Enttäuschender Erklärungsversuch

Buhrow, der als WDR-Intendant seit dem 1. Januar auch Vorsitzender der ARD ist, hatte sich öffentlich für das Satirevideo entschuldigt, nachdem es bereits vorher von den Programmverantwortlichen gelöscht worden war. Dafür war er wiederum von verschiedenen Seiten kritisiert worden, unter anderem von der WDR-Redakteursvertretung, aber auch von der SPD-Vorsitzenden Saskia Esken. Zuletzt warfen 40 Autorinnen und Autoren für Comedy-Fernsehsendungen Buhrow vor, durch seine Reaktion die Presse- und Meinungsfreiheit zu gefährden.

Buhrows Erklärungsversuch im „Spiegel“-Interview fiel enttäuschend aus. Man werde doch noch mal Entschuldigung sagen dürfen, ohne dass einem gleich Zensur vorgeworfen wird, sagte er. Ja, das ist wahr – doch man wird sich trotzdem die Frage gefallen lassen müssen, ob diese Entschuldigung und das Löschen des Videobeitrags gerechtfertigt waren.

Wirksame Intendanten-Strategien gesucht

Buhrows Antworten lassen daran zweifeln. Die Anzahl berechtigter kritischer Stimmen – rechte Instrumentalisierung nimmt er ausdrücklich aus – beziffert Buhrow auf „Hunderte Seniorinnen und Senioren und deren Enkel“. Reicht das aus, um die öffentliche Entschuldigung eines Rundfunk-Intendanten zu rechtfertigen? Müsste es da nicht an vielen Montagen eine Entschuldigung für den am Vorabend gezeigten „Tatort“ geben, gefolgt von der Löschung aus der Mediathek?

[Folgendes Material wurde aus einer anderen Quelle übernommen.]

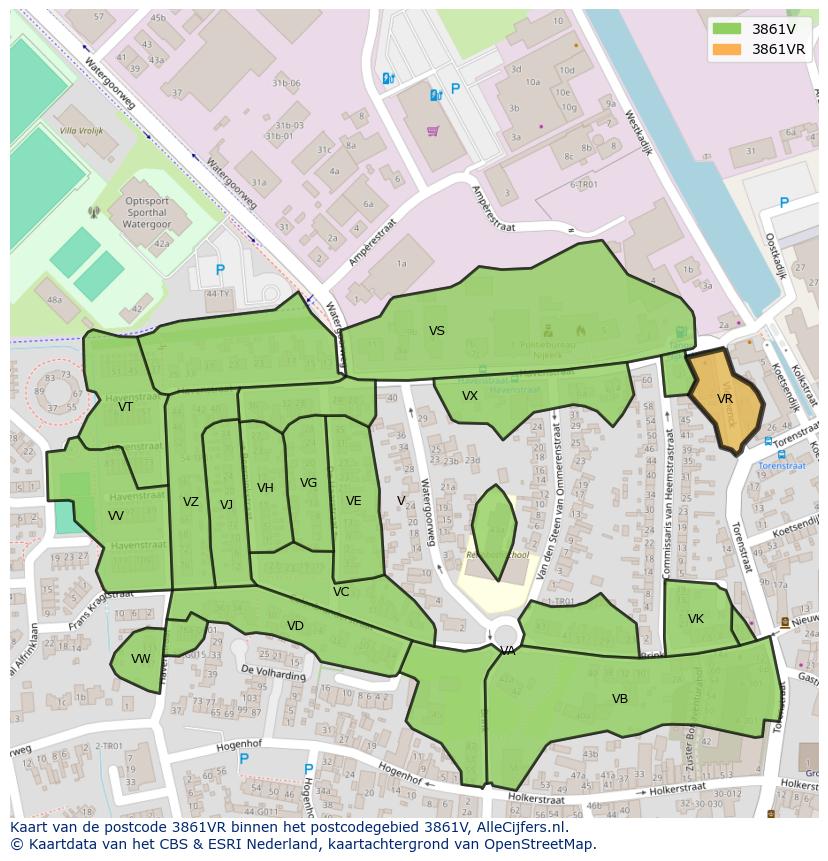 Afbeelding van het postcodegebied 3861 VR op de kaart.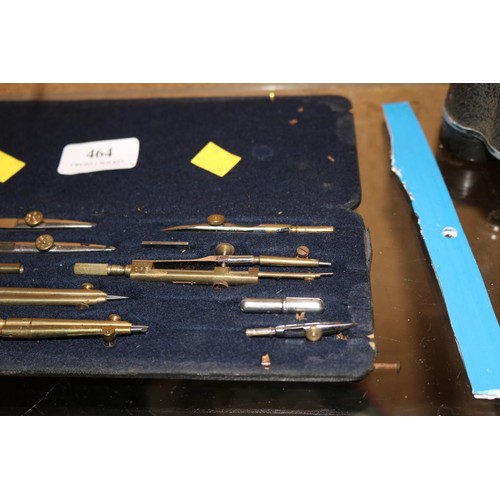 464 - Vintage engineering drafting compass set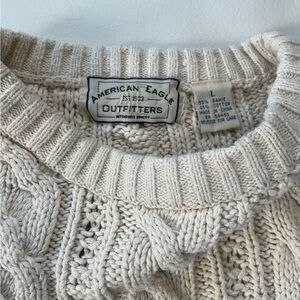 Vintage American Eagle Fisherman Cable Knit Crewneck Sweater Womens Large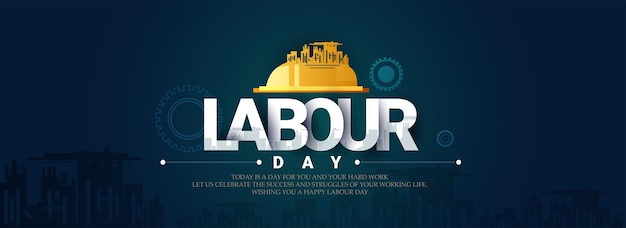 Labor Day Poster illustration With A Group Of People Of Different Occupations With abstract design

Den Fragen nach seinem Satireverständnis weicht Buhrow aus, auf die Frage nach rechter Instrumentalisierung geht er nur kurz ein. Von einem der mächtigsten Medienmenschen in diesem Land hätte man sich mehr erhofft. Etwa den Hinweis darauf, dass es gerade die Aufgabe des Öffentlich-Rechtlichen ist, kontroverse Beiträge zu relevanten Themen zu veröffentlichen, um die Debatte weiterzubringen. Das ist nun gehörig schiefgelaufen – was mehr sagt über die Debattenkultur als über den öffentlich-rechtlichen Rundfunk selber. Man kann nur hoffen, dass in der Redaktionsversammlung am Dienstag Strategien besprochen werden, wie nicht nur Journalistinnen und Journalisten, sondern auch Intendanten in Zukunft besser für Kritikstürme ähnlicher Art gewappnet sind.